In 1980, Chet left the Chairmanship to become Associate Dean. As expected, his new responsibilities have often kept him away from the Division and the Department in which he grew and which he nurtured. In the ancient world, teachers were rewarded in gold. So was Chet. At the 33rd Meeting of the New Orleans Medical Assembly he received a Rex doubloon (a Spanish gold coin no longer minted) as expression of appreciation for the lecture he gave. The American Society of Pediatric Nephrology and the Academy of Pediatrics, Section on Nephrology, honored Chet with the Founder’s and the Henry Barnett Awards, respectively. These tributes carry the sentiments of hundreds of people who have benefited from the many contributions he made to academic pediatrics and pediatric nephrology, and most importantly, to our Society.
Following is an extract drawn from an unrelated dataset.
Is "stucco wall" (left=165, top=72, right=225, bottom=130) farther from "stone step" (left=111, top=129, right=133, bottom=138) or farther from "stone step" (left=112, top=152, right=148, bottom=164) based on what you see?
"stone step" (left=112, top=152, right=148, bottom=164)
Chet is survived by his adoring wife of 60 years, Norma, three loving children: John, Christopher, and Kathy and his granddaughter, Jessica, he is also survived by his sister, Maida Heitner, and her family. He is the son of the late Nannette Lenore Edelmann and Chester Monroe Edelmann, Sr. Chet was a true Renaissance man; a lover of languages and their usage: a concert level pianist; a faithful patron of opera, the theatre and the philharmonic. He created fine furniture, was a loyal Mets fan, and enjoyed simple beauty. He was devoted to his wife and family, his patients, his church, science, his community and his country. He believed in excellence, honesty, integrity and above all, compassion. Chet was a rare man, contemplative, yet effective, who quietly found success in the improved health of his patients, in the happiness of his children and in the achievement of his students and colleagues. Chet touched the lives of countless people in many countries worldwide and will be missed by all, but primarily by his wife and children.